TASK TO CARRY OUT: Pictures should be left out while the data beneath this task is written out word for word.

TASK MATERIAL:
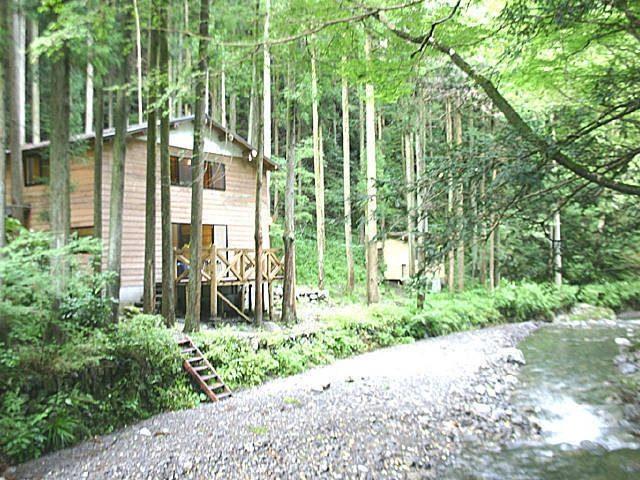 【デイキャンプでバーベキュー】秋川渓谷の秘境にある「ロッヂ神戸岩」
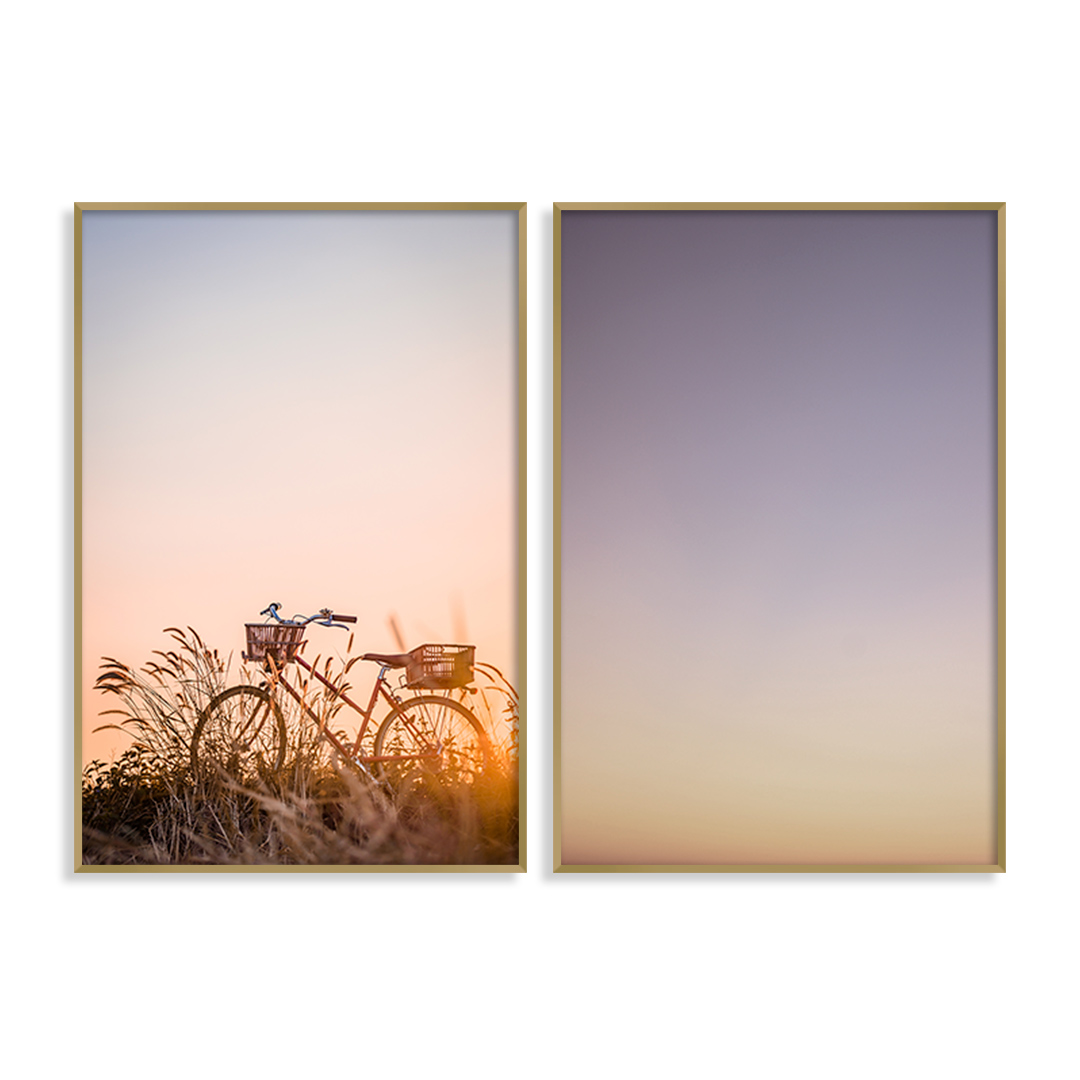 Conjunto com 2 Quadros Decorativos Fotografia de Bicicleta e Céu em Tons de Lilás e Azul
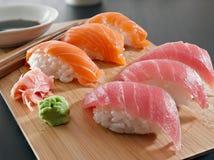 寿司-三文鱼和金枪鱼nigiri 库存图片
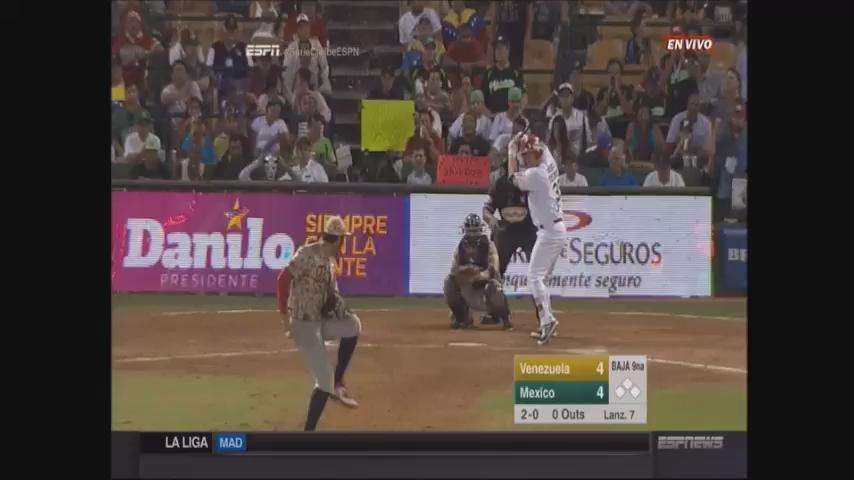 #SerieCaribeESPN Así coronó Jorge Vázquez a #Mexico. Jonrón para dejar en el campo a #Venezuela en #LaFinal 5-4 https://t.co/7GZao91MiS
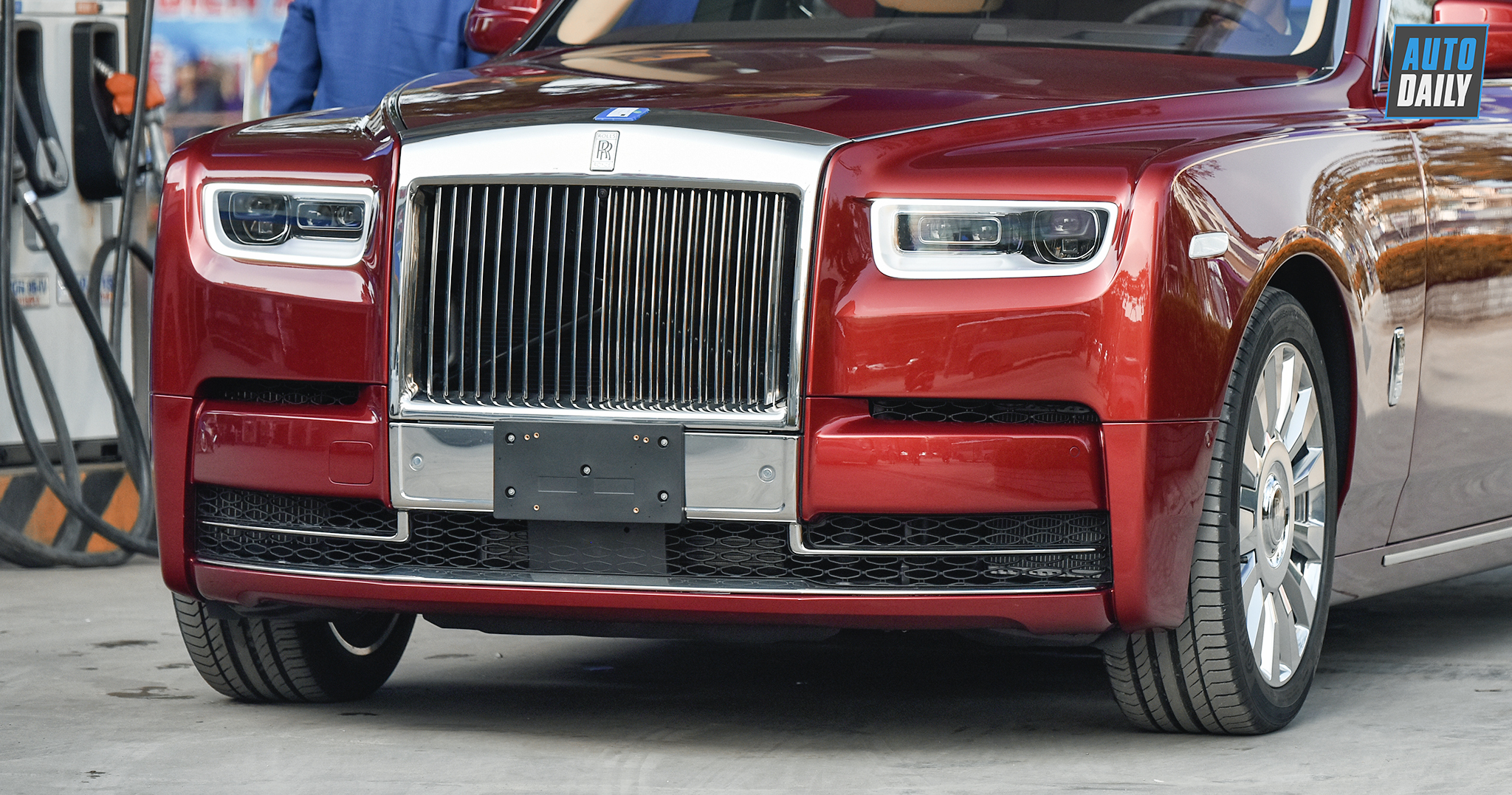rolls-royce-phantom-2018-autodaily-10.jpg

RESPONSE TO THIS EXERCISE:
 【デイキャンプでバーベキュー】秋川渓谷の秘境にある「ロッヂ神戸岩」
 Conjunto com 2 Quadros Decorativos Fotografia de Bicicleta e Céu em Tons de Lilás e Azul
 寿司-三文鱼和金枪鱼nigiri 库存图片
 #SerieCaribeESPN Así coronó Jorge Vázquez a #Mexico. Jonrón para dejar en el campo a #Venezuela en #LaFinal 5-4 https://t.co/7GZao91MiS
rolls-royce-phantom-2018-autodaily-10.jpg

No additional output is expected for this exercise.